SHORT TASK: In the history of the 1064 storm, from which English port had Harold Godwinson's ship sailed?

History is a funny old business; an endless mix of overlapping threads, intermingling stories and repeating patterns that makes fascinating study for anyone who knows where to look. However, the part of it that I enjoy most involves taking the longitudinal view on things, linking two seemingly innocuous, or at least totally unrelated, events and following the trail of breadcrumbs that allow the two to connect. Things get even more interesting when the relationship is causal, so today I am going to follow the trail of one of my favourite little stories; how a single storm was, in the long run, responsible for the Industrial revolution. Especially surprising given that the storm in question occurred in 1064.

This particular storm occurred in the English Channel, and doubtless blew many ships off course, including one that had left from the English port of Bosham (opposite the Isle of Wight). Records don’t say why the ship was making its journey, but what was definitely significant was its passenger; Harold Godwinson, Earl of Wessex and possibly the most powerful person in the country after King Edward the Confessor. He landed (although that might be overstating the dignity and intention of the process) at Ponthieu, in northern France, and was captured by the local count, who subsequently turned him over to his liege when he, with his famed temper, heard of his visitor: the liege in question was Duke William of Normandy, or ‘William the Bastard’ as he was also known (he was the illegitimate son of the old duke and a tanner). Harold’s next move was (apparently) to accompany his captor to a battle just up the road in Brittany. He then tried to negotiate his freedom, which William accepted, on the condition that he swear an oath to him that, were the childless King Edward to die, he would support William’s claim to the throne (England at the time operated a sort of elective monarchy, where prospective candidates were chosen by a council of nobles known as the Witengamot). According to the Bayeux tapestry, Harold took this oath and left France; but two years later King Edward fell into a coma. With his last moment of consciousness before what was surely an unpleasant death, he apparently gestured to Harold, standing by his bedside. This was taken by Harold, and the Witengamot, as a sign of appointing a successor, and Harold accepted the throne. This understandably infuriated William, who considered this a violation of his oath, and subsequently invaded England. His timing of this coincided with another distant cousin, Harald Hardrada of Norway, deciding to push his claim to the throne, and in the resulting chaos William came to the fore. He became William the Conqueror, and the Normans controlled England for the next several hundred years.

GIVEN INFORMATION:

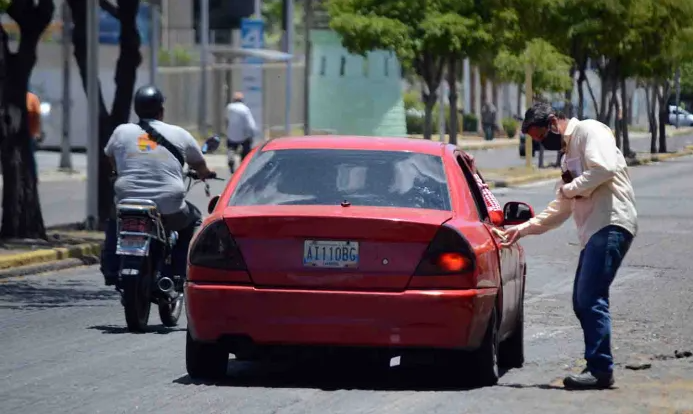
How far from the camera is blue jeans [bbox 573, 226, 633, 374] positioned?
9.03 metres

SOLUTION TO THIS PROBLEM: Bosham